Steiner's method of clothing every elementary lesson in image, picture and story, so the school-age child learns through fantasy rather than abstract concept.
The Pictorial Imagination in Teaching in Anthroposophy is the Waldorf principle that the elementary-school child, between the change of teeth and puberty, learns best when every lesson is clothed in image, picture and story rather than in abstract concept. Rudolf Steiner set it out in The Study of Man (GA 293, 1919), the foundation course for the first Waldorf teachers in Stuttgart. He traced mental imaging to the soul's pre-birth life and the picture-making power of fantasy to the will, so a teacher who speaks to children in living pictures works upon the whole growing human being. In practice the class teacher draws, narrates and personifies, letting fairy tale, fable, legend and biography carry letters, numbers and natural history into the child's feeling memory.

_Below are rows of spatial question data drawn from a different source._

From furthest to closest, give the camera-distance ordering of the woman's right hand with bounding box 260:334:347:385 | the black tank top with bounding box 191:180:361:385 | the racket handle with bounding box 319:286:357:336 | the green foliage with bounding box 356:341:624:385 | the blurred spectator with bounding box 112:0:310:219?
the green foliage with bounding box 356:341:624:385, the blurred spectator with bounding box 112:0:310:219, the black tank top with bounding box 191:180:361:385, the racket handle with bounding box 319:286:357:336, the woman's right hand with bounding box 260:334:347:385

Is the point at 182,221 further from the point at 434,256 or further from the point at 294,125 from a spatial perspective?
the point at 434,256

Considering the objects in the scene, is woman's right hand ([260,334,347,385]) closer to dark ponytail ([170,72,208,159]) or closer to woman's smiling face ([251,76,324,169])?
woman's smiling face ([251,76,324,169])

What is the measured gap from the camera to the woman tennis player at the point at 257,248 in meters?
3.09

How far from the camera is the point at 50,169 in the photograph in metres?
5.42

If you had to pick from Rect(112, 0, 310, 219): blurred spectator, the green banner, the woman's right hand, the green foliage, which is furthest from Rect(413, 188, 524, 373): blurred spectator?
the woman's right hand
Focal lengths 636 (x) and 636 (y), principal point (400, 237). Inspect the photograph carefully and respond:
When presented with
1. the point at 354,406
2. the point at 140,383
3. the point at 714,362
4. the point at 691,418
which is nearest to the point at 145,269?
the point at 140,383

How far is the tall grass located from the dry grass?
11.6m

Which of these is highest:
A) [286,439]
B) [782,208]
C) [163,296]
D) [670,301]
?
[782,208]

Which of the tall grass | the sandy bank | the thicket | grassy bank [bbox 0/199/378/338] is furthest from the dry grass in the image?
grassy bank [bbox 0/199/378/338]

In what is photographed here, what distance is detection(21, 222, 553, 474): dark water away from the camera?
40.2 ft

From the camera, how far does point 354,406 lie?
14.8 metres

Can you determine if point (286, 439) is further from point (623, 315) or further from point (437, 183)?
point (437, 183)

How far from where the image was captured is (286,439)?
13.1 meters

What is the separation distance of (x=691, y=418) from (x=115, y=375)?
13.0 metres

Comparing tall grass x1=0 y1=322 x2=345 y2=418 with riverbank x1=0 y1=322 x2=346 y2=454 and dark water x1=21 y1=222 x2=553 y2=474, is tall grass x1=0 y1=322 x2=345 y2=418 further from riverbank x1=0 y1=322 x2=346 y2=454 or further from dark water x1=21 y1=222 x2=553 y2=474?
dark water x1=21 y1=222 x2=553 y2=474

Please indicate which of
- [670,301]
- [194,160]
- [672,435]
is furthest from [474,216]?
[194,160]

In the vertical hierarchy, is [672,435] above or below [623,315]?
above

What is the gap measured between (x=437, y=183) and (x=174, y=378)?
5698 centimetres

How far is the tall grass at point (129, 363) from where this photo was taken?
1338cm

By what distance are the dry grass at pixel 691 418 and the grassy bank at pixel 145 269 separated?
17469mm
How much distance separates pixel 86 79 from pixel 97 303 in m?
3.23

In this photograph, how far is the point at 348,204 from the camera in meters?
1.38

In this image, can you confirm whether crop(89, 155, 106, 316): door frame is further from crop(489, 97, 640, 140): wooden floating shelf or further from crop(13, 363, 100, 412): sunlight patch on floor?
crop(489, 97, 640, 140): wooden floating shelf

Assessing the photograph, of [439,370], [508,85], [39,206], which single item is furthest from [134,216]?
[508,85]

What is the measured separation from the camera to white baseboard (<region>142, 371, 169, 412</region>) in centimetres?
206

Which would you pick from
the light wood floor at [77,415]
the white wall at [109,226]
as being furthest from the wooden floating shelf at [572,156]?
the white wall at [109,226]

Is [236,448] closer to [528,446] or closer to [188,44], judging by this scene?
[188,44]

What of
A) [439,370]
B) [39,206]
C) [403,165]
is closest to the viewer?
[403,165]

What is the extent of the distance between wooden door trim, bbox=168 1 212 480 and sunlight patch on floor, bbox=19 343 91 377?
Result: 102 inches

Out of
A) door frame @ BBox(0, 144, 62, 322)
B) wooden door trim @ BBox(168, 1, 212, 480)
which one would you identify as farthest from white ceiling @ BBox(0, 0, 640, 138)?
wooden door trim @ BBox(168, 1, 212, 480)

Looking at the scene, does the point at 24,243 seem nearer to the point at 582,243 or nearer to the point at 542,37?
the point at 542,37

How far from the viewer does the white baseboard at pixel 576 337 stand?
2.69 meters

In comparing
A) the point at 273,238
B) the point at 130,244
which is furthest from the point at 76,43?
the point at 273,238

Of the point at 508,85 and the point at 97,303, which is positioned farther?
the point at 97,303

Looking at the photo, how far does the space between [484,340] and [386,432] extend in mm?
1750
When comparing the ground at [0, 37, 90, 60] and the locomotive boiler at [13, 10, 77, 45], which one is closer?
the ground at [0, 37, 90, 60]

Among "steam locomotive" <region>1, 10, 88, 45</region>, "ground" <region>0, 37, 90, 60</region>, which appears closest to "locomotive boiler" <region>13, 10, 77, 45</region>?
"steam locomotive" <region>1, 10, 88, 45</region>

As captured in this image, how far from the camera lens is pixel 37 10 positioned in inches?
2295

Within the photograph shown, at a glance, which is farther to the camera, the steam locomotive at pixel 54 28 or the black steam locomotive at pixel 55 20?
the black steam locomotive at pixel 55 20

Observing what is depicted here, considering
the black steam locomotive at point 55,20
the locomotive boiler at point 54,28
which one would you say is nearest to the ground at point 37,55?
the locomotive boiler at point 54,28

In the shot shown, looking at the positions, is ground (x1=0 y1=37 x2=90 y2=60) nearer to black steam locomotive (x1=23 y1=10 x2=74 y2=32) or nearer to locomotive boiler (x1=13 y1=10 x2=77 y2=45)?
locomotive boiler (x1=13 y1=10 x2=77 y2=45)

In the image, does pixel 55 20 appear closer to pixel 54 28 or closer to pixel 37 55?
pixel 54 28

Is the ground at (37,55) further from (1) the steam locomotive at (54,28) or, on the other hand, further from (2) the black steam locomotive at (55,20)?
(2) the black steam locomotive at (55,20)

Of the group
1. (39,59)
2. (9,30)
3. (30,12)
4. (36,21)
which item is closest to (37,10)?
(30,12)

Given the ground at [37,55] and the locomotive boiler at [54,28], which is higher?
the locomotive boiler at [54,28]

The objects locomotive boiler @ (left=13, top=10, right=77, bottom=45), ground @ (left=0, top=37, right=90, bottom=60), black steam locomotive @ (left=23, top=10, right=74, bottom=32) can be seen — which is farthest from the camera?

The pictorial imagination in teaching is the working heart of Waldorf method: between roughly seven and fourteen the child thinks in images, not definitions, so the teacher reaches that inner life by turning every subject into a picture. A consonant becomes a fish, a number becomes a band of brothers, a virtue becomes a saint in a story. The image is not decoration but the food the child's soul digests.
In Steiner's Own Words
If you teach the child as many imaginations as possible, if you educate it in such a way that you speak to it in images, then you lay in the child the seed for the continuous preservation of oxygen, for continuous becoming, because you point it toward the future, toward the afterlife. In a sense, by educating, we resume the activities that were performed on us humans before birth. We must admit today that mental image is an activity of images that stems from what we experienced before birth or conception. The spiritual powers have acted upon us in such a way that an activity of images has been placed within us, which continues to have an effect on us even after birth. By passing on images to children, we begin to resume this cosmic activity in our education.
What it Means Today
Walk into any Waldorf main lesson today and you meet this principle as a daily craft. In the first Waldorf school, founded in Stuttgart in 1919, Steiner asked teachers to bring the alphabet to children not as ready-made signs but out of pictures: the F drawn from a leaping fish, the M from the line of a mountain range, the W from a rolling wave. A century on, that exact sequence still opens first grade in schools accredited by the Association of Waldorf Schools of North America, where a child paints the picture, finds the sound inside it, and only then meets the abstract letter. Arithmetic arrives the same way, the four operations introduced through four children with different temperaments rather than four rules. The reason is the one Steiner gives above: before puberty the child does not yet possess the inner distance that abstract concepts demand, so a lesson built of pictures is digested by feeling and memory, while a lesson built of definitions falls flat or hardens too early. Here is the Thalira reading of it: the image works because it asks the child to complete it inwardly. A definition is closed and finished; a picture is open, and the act of finishing it is itself the act of learning. That is why the Waldorf class teacher tells the story and lets the children draw it before any explanation is given, trusting that what the imagination has built will later carry the concept without crushing the wonder that first reached for it.